| Selected extract |
For example, say you have tables named after departments in your company, such as Operations, Sales, and Marketing. The records being processed have a dept field with matching values. You configure the destination to write records to the various tables by entering the following expression in the Table Name property: ${record:value('/dept')}. When the dept field contains just the table name, each table is written to the default delta database. When the dept field contains the database and table name, such as Canada.Operations, then each table is written to the specified database.
Or, say that you want to replicate data from multiple tables in a SQL Server database. You use a JDBC Multitable Consumer origin which captures the name of each source table in the jdbc.tables record header attribute. To write data to tables based on the source table names, enter the following expression in the Table Name property: ${record:attribute('jdbc.tables')}.
When writing data to multiple tables, you might also increase the number of connections that the destination uses. For more information, see Performance Optimization.

Creating Columns and Tables for Data Drift

The Databricks Delta Lake destination can compensate for changes in column or table requirements, also known as data drift.

The destination can handle data drift in the following ways:
Create new columns
The destination can create new columns in Delta Lake tables when new fields appear in records. For example, if a record suddenly includes a new Address2 field, the destination creates a new Address2 column in the target table.
By default, the destination creates new columns based on the data in the new fields, such as creating an Int column for integer data. You can, however, configure the destination to create all new columns as String.

| Activity |
From the passage on the Databricks Delta Lake destination, extract the text from "The Databricks Delta" up to and including "the target table.".

| The data |
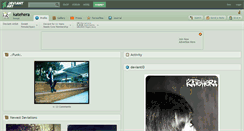 Desktop Screenshot of katehera.deviantart.com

| The answer |
The Databricks Delta Lake destination can compensate for changes in column or table requirements, also known as data drift.

The destination can handle data drift in the following ways:
Create new columns
The destination can create new columns in Delta Lake tables when new fields appear in records. For example, if a record suddenly includes a new Address2 field, the destination creates a new Address2 column in the target table.